No Gatekeeping: with Sara Henkins
Business owners tend to tell their origin stories and love to make it sound polished.
But sometimes the real story is: You learn a skill, realize someone is charging way too much for the opportunity you want, and decide you’re perfectly capable of doing it yourself. That’s how Sara Henkins started A Stitch in Time Company.
Today’s No Gatekeeping feature is with Sara Henkins, owner of A Stitch in Time Company and TwoSixTwo Apparel, a business that started in Dillon, Colorado, and has recently relocated to Elkhorn, Wisconsin. In the middle of that move? Just a small life event. Like having a baby. Because rebuilding a business from scratch in a new state wasn’t ambitious enough.
Sara didn’t set out to become an apparel business owner.
Like a lot of small business stories, it started with a job. Back in 2014, she was hired as a store manager at the classic store, Lids. The corporate structure? Not exactly her vibe. But the embroidery machine? That was the spark of inspiration.
After leaving that role, she went on to work at an embroidery shop in Dillon, Colorado, a small Summit County town where community support for local businesses runs deep. The owner of the shop lived hours away and was nearing retirement, which meant Sara essentially ran the entire shop. Naturally, when the business went up for sale, she was interested. There was just one problem. “He overpriced the shit out of it.” So Sara did what any rational future entrepreneur would do. She gave him the option to sell it to her at a reasonable price…or she’d start her own business and become the competition.
In 2017, A Stitch in Time Company was born.
Sara now runs two brands: TwoSixTwo Apparel, focused primarily on uniforms and apparel for businesses. And A Stitch in Time Company that creates merchandise for musicians and creative artists. Which means if you’ve ever seen a perfectly embroidered jacket, band merch, or custom gear that makes you think “that looks legit” there’s a decent chance someone like Sara made it happen.
Before motherhood entered the chat, Sara’s schedule looked like what many solo business owners know all too well: Grinding.
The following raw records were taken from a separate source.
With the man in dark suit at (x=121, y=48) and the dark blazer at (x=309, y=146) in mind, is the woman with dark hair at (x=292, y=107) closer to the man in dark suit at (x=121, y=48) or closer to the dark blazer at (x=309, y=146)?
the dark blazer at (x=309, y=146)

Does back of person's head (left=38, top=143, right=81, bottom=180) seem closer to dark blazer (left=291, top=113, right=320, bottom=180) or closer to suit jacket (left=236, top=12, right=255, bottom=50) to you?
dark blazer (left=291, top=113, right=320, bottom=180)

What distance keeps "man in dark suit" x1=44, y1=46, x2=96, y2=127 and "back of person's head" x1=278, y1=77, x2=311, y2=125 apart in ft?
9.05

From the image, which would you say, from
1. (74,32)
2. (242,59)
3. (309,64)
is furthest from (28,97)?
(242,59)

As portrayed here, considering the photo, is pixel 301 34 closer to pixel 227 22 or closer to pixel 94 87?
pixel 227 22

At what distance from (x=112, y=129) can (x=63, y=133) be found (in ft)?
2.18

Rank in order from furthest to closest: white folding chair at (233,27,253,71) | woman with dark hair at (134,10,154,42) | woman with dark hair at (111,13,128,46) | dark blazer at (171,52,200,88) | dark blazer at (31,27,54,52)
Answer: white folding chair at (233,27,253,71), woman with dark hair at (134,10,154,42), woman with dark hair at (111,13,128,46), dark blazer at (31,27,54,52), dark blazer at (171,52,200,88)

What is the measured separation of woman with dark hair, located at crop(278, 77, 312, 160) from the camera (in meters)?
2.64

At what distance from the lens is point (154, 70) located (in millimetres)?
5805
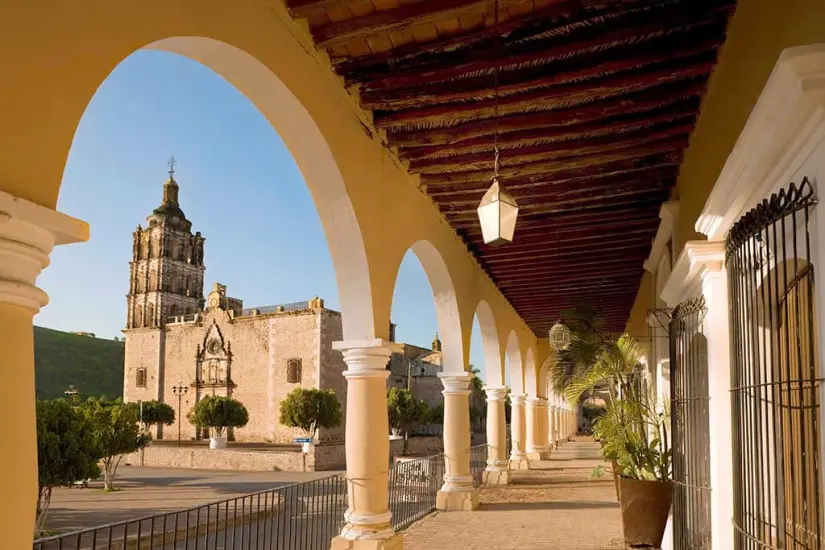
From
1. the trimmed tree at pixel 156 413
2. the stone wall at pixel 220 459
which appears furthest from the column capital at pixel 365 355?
the trimmed tree at pixel 156 413

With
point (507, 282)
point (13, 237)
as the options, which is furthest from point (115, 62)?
point (507, 282)

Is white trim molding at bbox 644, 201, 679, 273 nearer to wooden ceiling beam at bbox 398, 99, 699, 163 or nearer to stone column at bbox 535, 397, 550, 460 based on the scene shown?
wooden ceiling beam at bbox 398, 99, 699, 163

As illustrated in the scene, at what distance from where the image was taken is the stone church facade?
35.2m

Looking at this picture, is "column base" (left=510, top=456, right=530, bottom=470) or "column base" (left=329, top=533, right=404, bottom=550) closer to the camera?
"column base" (left=329, top=533, right=404, bottom=550)

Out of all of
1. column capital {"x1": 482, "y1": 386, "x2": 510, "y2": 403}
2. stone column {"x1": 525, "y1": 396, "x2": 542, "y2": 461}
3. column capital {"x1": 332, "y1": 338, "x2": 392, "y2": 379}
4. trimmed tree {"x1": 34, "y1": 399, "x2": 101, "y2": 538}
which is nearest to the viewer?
column capital {"x1": 332, "y1": 338, "x2": 392, "y2": 379}

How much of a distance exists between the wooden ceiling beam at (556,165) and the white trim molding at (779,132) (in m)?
2.78

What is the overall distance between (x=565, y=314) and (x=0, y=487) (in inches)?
→ 383

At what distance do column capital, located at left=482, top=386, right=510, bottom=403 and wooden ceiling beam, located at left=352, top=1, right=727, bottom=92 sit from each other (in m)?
8.93

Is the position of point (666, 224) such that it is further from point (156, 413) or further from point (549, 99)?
point (156, 413)

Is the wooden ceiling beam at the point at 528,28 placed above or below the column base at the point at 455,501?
above

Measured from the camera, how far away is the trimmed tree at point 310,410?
96.2 ft

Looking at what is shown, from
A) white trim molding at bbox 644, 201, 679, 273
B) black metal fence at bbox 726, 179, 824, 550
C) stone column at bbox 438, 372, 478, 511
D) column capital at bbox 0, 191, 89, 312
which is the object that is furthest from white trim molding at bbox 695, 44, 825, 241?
stone column at bbox 438, 372, 478, 511

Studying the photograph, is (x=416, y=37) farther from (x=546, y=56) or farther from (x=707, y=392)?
(x=707, y=392)

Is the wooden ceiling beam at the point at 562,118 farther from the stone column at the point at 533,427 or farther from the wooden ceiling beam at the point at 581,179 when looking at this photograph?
the stone column at the point at 533,427
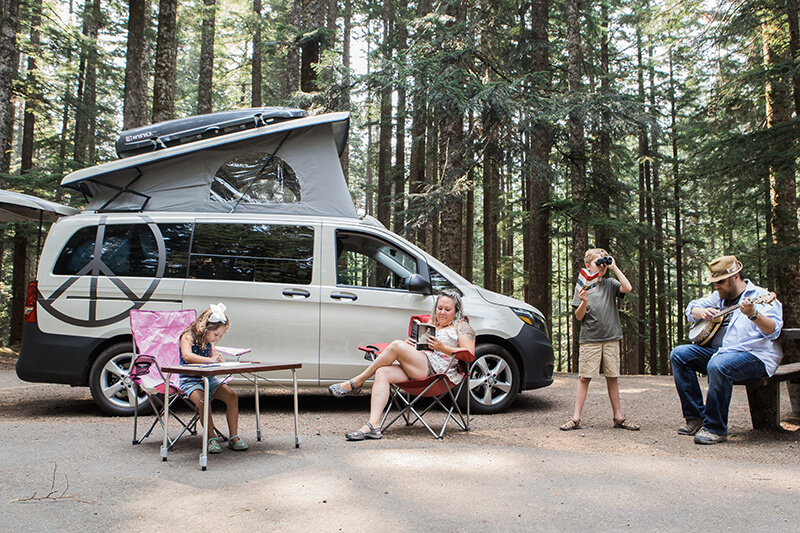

Constantly. “Some weeks I worked six days a week. Some weeks I worked 10–12 hour days.” Production never stopped. Orders stacked up so fast that during busy seasons she could be two months booked out. Because when you're the only person who knows how to run the machines, every single order flows through you. Her dad helped with administrative work and part-timers occasionally jumped in to trim threads or help with smaller tasks. But the production? That was Sara. And when you're paid based on what you produce, slowing down isn't exactly an option.
Then life changed (a lot).
About a year ago, Sara and her husband made a big decision to leave Summit County, Colorado, a place they loved, for Wisconsin. The reason? A few things. The cost of living. Like many people who’ve tried to build a life in mountain towns (myself included), they reached the frustrating realization that no matter how hard they worked, buying a home there just wasn’t realistic. They wanted space. They wanted stability. They wanted a place to raise a family. And they wanted their future kid to actually know their extended family. So they moved. And then… one month later…They found out they were pregnant.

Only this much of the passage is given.